- _TEXT ZUM LESEN_:
==========
Dienstag, August 11, 2009

konzert: bill callahan, 09.08.09

die dampfende hitze der großstadt schlug uns landflüchtlingen beim ausstieg aus dem auto brütend entgegen. mensch, war das noch warm. da half es nur, gleich nach dem kartenkauf in den biergarten an der isar zu flüchten, sich ein helles zu schnappen, um lustvoll schlürfend nebenher auch noch an der riesenbrezen zu knabbern. das schuf entspannung, forderte energisch die besinnung auf das kommende ein und roch so sehr nach urlaub, sommer und dem stückchen freiheit, was man sich so selten erkämpft.
das ampere, so friedlich an den wassern der stadt gelegen, bot allen zuhörern platz, aber nicht viel mehr. dicht gestaffelt stand man hinter uns, die es an den rand der bühne gespült hatte. aus lüftungen zu unseren füssen flossen kühle luftströme, so dass der nacken feucht, aber die haxen stets wunderbar gekühlt waren. wären nicht ein paar verzweifelt konsequente gewesen, die meinten unbedingt sitzend den abend verbringen zu müssen, hätte atmosphärisch alles gepasst. doch die hippienachkommen wähnten ein lustvolleres erleben aus der froschperspektive und mussten mit sorgfalt immer wieder umtanzt oder beim standwechsel aufmerksam in die taktischen überlegungen einbezogen werden. war nicht weiter schlimm, nur für die detailverliebten unter den lesern.
==========
Quelldaten
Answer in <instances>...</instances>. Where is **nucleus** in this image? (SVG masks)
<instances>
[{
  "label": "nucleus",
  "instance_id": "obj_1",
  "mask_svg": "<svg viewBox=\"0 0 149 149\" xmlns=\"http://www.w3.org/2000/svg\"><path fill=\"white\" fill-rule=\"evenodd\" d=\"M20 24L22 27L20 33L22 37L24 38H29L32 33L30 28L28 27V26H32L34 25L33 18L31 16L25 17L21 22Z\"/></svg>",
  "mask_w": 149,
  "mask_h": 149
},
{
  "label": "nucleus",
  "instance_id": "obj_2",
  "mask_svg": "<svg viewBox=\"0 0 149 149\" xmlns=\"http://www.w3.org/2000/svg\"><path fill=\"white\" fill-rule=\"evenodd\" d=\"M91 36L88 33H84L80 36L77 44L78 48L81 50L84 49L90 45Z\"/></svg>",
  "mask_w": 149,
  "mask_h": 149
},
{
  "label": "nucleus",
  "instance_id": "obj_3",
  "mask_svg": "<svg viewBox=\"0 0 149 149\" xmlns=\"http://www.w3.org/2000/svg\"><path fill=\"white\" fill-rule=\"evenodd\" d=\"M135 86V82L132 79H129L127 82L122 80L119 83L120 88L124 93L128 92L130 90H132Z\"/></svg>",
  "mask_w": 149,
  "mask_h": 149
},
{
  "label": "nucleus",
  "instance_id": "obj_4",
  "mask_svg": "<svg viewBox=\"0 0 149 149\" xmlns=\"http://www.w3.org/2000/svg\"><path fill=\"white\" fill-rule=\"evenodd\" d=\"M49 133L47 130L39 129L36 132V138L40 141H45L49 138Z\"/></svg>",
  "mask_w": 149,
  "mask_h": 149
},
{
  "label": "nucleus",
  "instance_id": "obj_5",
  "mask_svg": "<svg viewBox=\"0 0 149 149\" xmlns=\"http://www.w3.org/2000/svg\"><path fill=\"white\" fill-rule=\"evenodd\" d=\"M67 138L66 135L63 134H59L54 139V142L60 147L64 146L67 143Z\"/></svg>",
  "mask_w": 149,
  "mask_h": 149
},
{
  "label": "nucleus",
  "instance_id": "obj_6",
==========
- _DEINE AUFGABEN_:
[1] Beantworte zum Konzertbericht:
(a) Wohin ging es gleich nach dem Kartenkauf?
(b) Was strömte aus den Lüftungen zu den Füßen?
(c) Wie wollten einige Besucher den Abend unbedingt verbringen?
[2] Ordne die Datensätze als Markdown-Tabelle mit den Spalten „Nr.“ und „Zeile“ an, beginnend mit ihrer ersten Zeile und endend mit der Zeile, die "36L88 33H84L80 36L77" enthält. Leere Zeilen lässt du weg.

- _ERGEBNISSE NACHEINANDER_:
[1]
(a) In den Biergarten an der Isar.
(b) Kühle Luftströme.
(c) Sitzend.

[2]
| Nr. | Zeile |
|---|---|
| 1 | Answer in <instances>...</instances>. Where is **nucleus** in this image? (SVG masks) |
| 2 | <instances> |
| 3 | [{ |
| 4 |   "label": "nucleus", |
| 5 |   "instance_id": "obj_1", |
| 6 |   "mask_svg": "<svg viewBox=\"0 0 149 149\" xmlns=\"http://www.w3.org/2000/svg\"><path fill=\"white\" fill-rule=\"evenodd\" d=\"M20 24L22 27L20 33L22 37L24 38H29L32 33L30 28L28 27V26H32L34 25L33 18L31 16L25 17L21 22Z\"/></svg>", |
| 7 |   "mask_w": 149, |
| 8 |   "mask_h": 149 |
| 9 | }, |
| 10 | { |
| 11 |   "label": "nucleus", |
| 12 |   "instance_id": "obj_2", |
| 13 |   "mask_svg": "<svg viewBox=\"0 0 149 149\" xmlns=\"http://www.w3.org/2000/svg\"><path fill=\"white\" fill-rule=\"evenodd\" d=\"M91 36L88 33H84L80 36L77 44L78 48L81 50L84 49L90 45Z\"/></svg>", |